En una entrevista para la revista Diplomacia, Rafael Domingo, PhD y profesor en Derecho Comparado, plantea una cuestión interesante: «La soberanía de Estados tiene que ser sustituida por la dignidad de las personas, principio que no está ocurriendo porque estamos viviendo entre dos paradigmas: el antiguo donde los Estados tienen potestad, y el paradigma global pero que todavía no está juridificado». Su idea es pasar de un derecho internacional a un derecho global, centrado en el ser humano y no en el Estado. Tiene razón, creo: el derecho surge del hecho, y los hechos hoy se modifican.
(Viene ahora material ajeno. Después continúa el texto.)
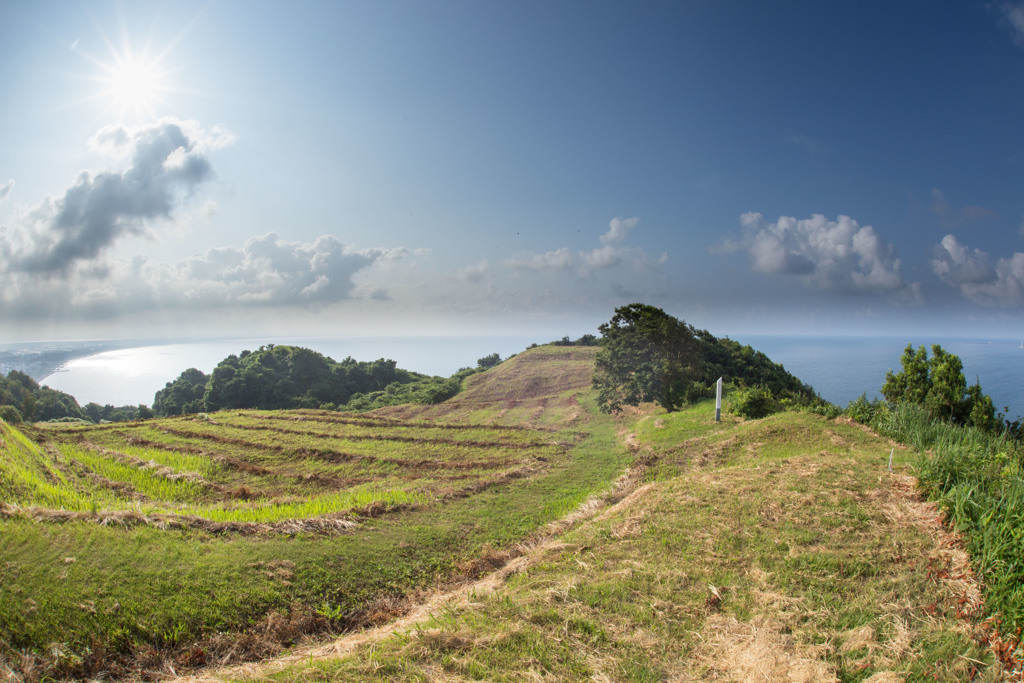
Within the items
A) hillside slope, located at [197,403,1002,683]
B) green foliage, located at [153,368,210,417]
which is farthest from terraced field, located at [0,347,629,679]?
green foliage, located at [153,368,210,417]

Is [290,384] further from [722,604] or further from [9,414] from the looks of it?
[722,604]

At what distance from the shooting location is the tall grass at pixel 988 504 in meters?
4.76

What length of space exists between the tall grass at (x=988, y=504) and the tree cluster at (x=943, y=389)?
33.4ft

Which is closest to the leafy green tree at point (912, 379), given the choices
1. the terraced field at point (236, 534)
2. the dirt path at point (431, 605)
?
the terraced field at point (236, 534)

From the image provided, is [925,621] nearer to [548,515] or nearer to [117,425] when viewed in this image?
[548,515]

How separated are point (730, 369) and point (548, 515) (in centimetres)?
2607

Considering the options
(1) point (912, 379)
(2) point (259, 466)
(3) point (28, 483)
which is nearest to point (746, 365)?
(1) point (912, 379)

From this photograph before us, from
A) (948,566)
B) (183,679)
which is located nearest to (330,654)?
(183,679)

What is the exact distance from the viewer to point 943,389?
1738 cm

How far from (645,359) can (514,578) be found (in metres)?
19.1

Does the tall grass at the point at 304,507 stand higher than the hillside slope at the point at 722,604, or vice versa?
the hillside slope at the point at 722,604

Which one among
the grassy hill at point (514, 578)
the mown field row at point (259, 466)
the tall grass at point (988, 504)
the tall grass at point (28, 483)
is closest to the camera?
the grassy hill at point (514, 578)

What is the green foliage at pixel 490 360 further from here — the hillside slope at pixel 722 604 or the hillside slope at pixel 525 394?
the hillside slope at pixel 722 604

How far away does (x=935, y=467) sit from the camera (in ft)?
23.7
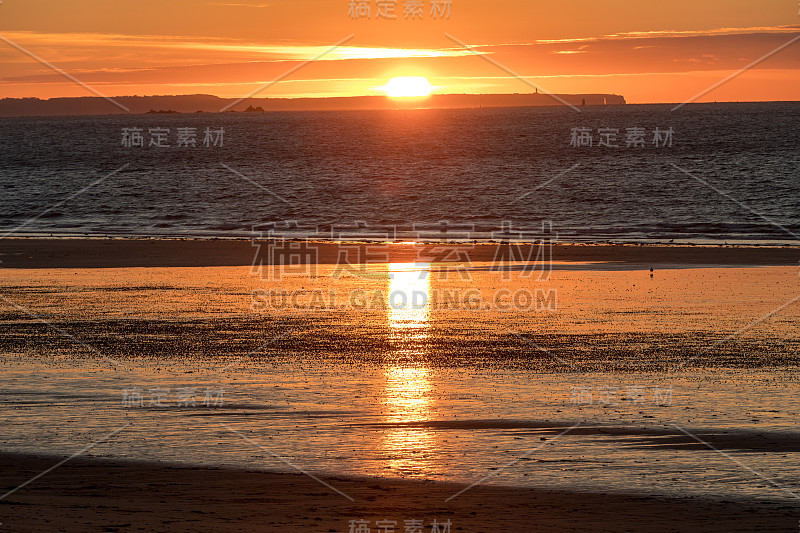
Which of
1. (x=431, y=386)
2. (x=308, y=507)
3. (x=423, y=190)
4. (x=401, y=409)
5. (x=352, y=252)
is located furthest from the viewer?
(x=423, y=190)

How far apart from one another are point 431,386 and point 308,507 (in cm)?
440

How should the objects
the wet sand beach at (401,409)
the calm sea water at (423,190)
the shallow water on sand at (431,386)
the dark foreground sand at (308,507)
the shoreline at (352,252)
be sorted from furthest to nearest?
the calm sea water at (423,190), the shoreline at (352,252), the shallow water on sand at (431,386), the wet sand beach at (401,409), the dark foreground sand at (308,507)

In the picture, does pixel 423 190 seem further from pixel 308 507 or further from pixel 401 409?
pixel 308 507

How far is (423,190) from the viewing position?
6300 centimetres

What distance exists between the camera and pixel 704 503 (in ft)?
25.4

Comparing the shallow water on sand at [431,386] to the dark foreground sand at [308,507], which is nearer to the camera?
the dark foreground sand at [308,507]

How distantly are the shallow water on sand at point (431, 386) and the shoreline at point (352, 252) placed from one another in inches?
233

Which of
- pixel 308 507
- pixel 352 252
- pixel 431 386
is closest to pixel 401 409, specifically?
pixel 431 386

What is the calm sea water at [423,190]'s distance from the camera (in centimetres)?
4269

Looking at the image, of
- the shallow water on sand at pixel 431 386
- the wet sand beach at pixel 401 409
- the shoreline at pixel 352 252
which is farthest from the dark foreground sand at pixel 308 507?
the shoreline at pixel 352 252

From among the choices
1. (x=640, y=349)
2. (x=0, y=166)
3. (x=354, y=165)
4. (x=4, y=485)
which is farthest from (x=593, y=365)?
(x=0, y=166)

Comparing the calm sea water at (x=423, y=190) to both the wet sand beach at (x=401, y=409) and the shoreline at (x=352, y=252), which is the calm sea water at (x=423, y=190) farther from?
the wet sand beach at (x=401, y=409)

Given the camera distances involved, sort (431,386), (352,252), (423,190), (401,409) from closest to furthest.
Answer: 1. (401,409)
2. (431,386)
3. (352,252)
4. (423,190)

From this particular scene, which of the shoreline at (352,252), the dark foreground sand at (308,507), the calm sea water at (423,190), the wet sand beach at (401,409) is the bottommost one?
the dark foreground sand at (308,507)
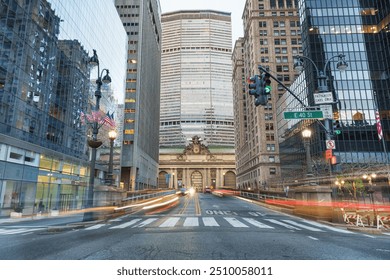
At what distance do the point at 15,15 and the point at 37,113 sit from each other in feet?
33.4

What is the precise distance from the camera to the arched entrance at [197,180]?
142 meters

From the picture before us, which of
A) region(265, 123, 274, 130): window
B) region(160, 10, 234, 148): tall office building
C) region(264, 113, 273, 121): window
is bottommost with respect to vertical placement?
region(265, 123, 274, 130): window

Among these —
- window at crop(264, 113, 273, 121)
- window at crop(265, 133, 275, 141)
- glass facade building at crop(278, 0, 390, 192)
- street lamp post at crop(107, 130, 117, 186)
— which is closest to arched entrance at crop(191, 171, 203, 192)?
window at crop(265, 133, 275, 141)

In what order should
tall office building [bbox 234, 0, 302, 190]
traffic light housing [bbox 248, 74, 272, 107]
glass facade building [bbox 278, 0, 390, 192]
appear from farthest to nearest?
tall office building [bbox 234, 0, 302, 190] → glass facade building [bbox 278, 0, 390, 192] → traffic light housing [bbox 248, 74, 272, 107]

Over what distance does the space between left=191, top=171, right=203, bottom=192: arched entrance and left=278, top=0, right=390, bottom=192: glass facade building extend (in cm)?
8728

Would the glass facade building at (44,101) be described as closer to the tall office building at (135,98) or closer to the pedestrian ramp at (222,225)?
the pedestrian ramp at (222,225)

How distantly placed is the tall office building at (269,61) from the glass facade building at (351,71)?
15733 millimetres

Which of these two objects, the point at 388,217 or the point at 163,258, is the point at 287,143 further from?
the point at 163,258

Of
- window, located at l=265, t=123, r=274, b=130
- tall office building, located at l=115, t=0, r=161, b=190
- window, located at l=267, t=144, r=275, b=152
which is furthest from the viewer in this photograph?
window, located at l=265, t=123, r=274, b=130

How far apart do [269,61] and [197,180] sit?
82675mm

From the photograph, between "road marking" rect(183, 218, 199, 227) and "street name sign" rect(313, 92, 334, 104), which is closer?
"road marking" rect(183, 218, 199, 227)

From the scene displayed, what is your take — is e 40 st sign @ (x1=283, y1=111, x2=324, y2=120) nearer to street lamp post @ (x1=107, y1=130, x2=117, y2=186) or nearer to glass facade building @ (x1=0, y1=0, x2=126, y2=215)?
street lamp post @ (x1=107, y1=130, x2=117, y2=186)

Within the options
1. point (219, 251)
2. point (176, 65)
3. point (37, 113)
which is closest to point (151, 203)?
point (37, 113)

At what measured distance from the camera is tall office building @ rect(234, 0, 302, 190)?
74250mm
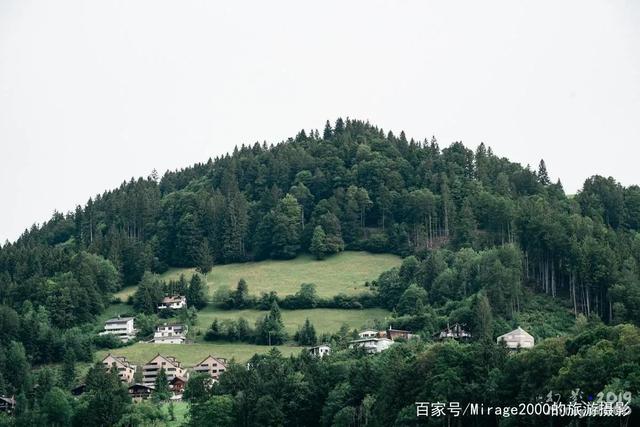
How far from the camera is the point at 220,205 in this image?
193250 mm

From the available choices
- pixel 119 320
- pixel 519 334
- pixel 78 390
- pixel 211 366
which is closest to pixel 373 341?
pixel 519 334

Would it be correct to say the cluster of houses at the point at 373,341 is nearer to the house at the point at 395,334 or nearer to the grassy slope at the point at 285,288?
the house at the point at 395,334

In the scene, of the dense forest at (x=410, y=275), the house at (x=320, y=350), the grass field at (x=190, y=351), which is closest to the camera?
the dense forest at (x=410, y=275)

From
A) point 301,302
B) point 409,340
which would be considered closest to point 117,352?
point 301,302

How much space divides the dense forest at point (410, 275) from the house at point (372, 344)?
22.9 ft

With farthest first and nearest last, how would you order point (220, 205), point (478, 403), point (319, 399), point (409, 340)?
point (220, 205)
point (409, 340)
point (319, 399)
point (478, 403)

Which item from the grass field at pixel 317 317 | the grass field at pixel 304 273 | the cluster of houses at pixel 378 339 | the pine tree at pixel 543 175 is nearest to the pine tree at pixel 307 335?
the grass field at pixel 317 317

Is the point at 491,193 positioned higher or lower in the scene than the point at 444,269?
higher

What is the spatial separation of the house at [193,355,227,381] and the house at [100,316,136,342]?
16.5m

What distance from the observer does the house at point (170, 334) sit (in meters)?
150

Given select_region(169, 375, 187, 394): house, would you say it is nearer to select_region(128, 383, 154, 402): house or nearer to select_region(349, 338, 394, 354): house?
select_region(128, 383, 154, 402): house

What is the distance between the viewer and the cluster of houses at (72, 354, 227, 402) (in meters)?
134

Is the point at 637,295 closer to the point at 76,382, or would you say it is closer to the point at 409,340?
the point at 409,340

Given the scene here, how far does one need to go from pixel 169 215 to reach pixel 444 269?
2433 inches
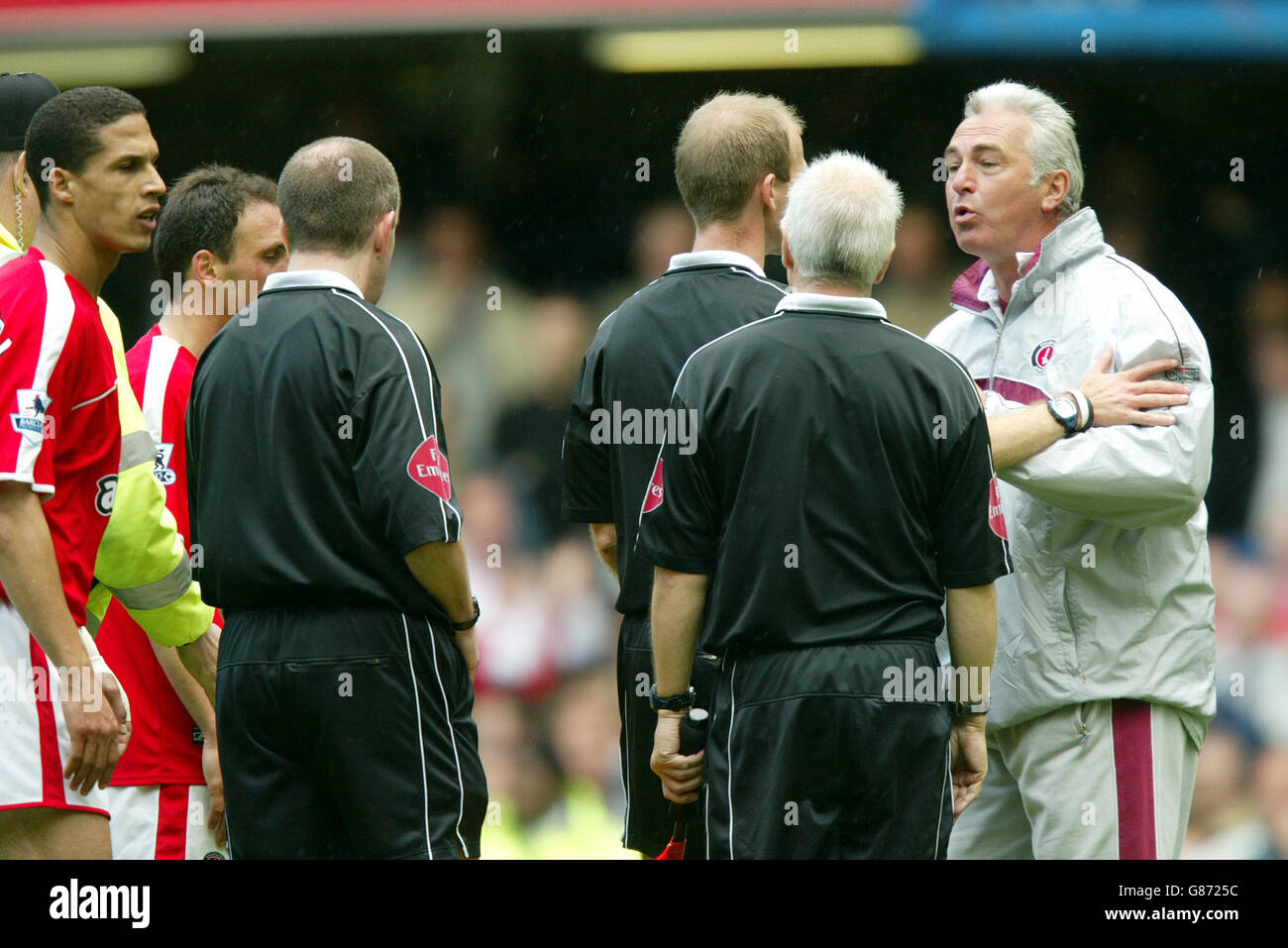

Lo cierto es que vivimos justo en el transe entre paradigmas y el colapso climático acelera procesos para los cuales no existe jurisprudencia nacional ni internacional. El gobierno de Indonesia decidió remover su capital ya que, para el año 2050, Yakarta estará, escuche bien, sumergida bajo el agua. ¿Bajo qué categoría jurídica explicamos el hundimiento de una ciudad por el cambio climático?
Volvamos al punto inicial: ¿globalización para el mercado, pero soberanía para quienes arrancar del cambio climático y soberanía también para sancionar a quienes amenazan la existencia del planeta? Peligroso, por decirlo de algún modo.